Predictably enough, Russian media spun it differently.

On May 21, TASS ran with the following headline: “Ukraine Refuses to Guarantee Protection and Respect for Human Rights in the Area of Military Operation.”


NTV announced: “The Rada [Ukraine’s parliament] Celebrated the Day of Vyshyvanka by Refusing to Respect Human Rights and Denouncing Treaties with Russia.” “Ukraine has a right to forget about human rights in order to protect its own interests,” its journalist said.


Television network Russia 24 reported that “Ukraine had refused to respect the human rights on the southeast of the country”. Moreover, its correspondent claimed that from the moment of the resolution, Ukrainians could no longer take their complaints to the European Court of Human Rights.


Deputy chief-editor of Komsomolskaya Pravda, Marina Perevozkina, called the parliament resolution “the legitimization of the genocide in Donbas” and “the first time in history when a state openly withdraws from the Convention on Human Rights.”


Human-rights activists and experts disagree. Stopfake asked the executive director of the Amnesty International office in Ukraine, Tetiana Mazur, to comment and she said there was nothing iniquitous in the resolution: It means, she said, the state simply has no physical access to certain areas, and than it cannot guarantee the complete protection of human rights in those areas.

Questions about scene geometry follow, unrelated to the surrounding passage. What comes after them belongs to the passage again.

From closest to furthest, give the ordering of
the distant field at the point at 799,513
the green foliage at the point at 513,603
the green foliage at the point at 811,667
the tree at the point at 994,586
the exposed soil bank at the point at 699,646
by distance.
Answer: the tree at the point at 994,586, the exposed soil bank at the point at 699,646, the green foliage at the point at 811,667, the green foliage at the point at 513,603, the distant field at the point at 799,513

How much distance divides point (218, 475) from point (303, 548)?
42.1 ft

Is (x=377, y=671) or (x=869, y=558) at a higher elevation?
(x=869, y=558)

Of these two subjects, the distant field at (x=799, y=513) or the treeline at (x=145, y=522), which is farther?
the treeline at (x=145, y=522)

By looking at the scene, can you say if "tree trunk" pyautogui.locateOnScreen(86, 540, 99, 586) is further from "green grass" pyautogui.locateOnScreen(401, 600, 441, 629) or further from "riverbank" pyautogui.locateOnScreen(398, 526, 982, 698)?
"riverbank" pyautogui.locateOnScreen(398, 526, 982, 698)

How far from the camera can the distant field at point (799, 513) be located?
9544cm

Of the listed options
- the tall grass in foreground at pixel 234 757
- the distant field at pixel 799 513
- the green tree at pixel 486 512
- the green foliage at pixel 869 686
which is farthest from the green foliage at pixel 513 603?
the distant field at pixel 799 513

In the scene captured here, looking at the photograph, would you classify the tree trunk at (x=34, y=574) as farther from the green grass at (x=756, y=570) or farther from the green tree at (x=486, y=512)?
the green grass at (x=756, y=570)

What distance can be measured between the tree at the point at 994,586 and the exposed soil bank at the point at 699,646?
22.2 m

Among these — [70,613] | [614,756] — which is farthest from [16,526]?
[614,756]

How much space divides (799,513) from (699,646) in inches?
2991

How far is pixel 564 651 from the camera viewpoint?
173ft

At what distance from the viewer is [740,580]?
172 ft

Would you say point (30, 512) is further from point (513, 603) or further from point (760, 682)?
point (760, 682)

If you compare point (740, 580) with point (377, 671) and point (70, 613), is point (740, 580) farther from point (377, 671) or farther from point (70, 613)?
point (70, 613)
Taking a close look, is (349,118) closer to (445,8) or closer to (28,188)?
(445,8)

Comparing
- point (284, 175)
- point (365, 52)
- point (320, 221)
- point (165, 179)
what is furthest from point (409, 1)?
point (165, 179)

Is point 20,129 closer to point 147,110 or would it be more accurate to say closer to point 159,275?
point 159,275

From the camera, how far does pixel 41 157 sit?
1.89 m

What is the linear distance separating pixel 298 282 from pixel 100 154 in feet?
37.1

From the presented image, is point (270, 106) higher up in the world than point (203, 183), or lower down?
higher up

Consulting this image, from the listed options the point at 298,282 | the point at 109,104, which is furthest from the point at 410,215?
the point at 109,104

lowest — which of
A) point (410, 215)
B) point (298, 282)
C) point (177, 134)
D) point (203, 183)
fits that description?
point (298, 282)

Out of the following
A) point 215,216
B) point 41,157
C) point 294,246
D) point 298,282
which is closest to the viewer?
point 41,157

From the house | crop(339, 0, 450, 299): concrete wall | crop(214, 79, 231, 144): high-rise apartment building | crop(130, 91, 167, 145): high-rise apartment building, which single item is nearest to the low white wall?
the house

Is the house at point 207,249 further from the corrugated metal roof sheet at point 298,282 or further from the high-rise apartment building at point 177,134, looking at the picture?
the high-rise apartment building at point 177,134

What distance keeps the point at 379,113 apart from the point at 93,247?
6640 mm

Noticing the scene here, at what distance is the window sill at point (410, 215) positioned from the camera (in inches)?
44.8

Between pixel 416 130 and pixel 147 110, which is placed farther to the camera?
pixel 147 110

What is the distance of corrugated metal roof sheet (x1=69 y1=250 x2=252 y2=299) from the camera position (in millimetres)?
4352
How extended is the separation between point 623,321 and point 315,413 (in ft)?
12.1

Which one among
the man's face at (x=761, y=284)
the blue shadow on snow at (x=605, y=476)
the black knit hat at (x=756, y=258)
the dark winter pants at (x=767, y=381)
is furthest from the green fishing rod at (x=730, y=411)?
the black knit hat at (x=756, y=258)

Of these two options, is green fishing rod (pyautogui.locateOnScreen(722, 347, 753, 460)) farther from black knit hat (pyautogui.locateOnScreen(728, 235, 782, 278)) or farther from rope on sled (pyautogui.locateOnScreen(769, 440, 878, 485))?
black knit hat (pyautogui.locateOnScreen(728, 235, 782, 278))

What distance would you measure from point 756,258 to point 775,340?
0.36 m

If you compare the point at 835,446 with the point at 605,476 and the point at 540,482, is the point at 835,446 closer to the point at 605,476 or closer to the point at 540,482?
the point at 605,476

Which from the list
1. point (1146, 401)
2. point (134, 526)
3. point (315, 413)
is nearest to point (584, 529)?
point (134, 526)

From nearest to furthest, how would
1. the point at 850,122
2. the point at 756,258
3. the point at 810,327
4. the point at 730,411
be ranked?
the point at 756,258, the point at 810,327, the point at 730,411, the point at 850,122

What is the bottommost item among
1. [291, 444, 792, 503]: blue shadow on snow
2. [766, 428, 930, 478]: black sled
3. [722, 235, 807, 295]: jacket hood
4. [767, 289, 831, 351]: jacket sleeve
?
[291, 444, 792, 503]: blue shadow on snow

First of all, Ukraine has not broken international law. According to Mazur, as Ukraine joined international treaties and undertook certain human-rights commitments, it can also withdraw from them. The provisions of the International Covenant (Paragraph 1, Article 4) and the Convention (Paragraph 1, Article 15) permit participating countries to withdraw from certain provisions in cases of war and natural disasters. Ukraine has used this option.

Second, Ukraine is not pulling away from all its obligations to protect the human rights, but only from those that it cannot provide because of the state’s physical absence in uncontrolled territories. For example, it cannot provide public services, police protection, and courts of justice in these areas.

Actually, the changes were adopted by parliament as far back as August 2014 and February 2015 in four laws (which are mentioned in paragraphs 5-8 of the Resolution). These focus particularly on terms of preventive detention, a special mode of prejudicial inquiry, the change of the territorial jurisdiction for cases within the jurisdiction of the courts in the ATO area, restrictions on being outside at certain times without documents, and restrictions on movement.

Third, there are fundamental obligations to protect human rights that a state cannot refuse under any circumstances. These are the right to life and the prohibition against torture.

As for the impossibility to make a complaint to the European Court of Human Rights, this claim is correct, according to Mazur. The residents of the occupied territories cannot make a complaint to the European Court. But this only applies to issues specified in the resolution.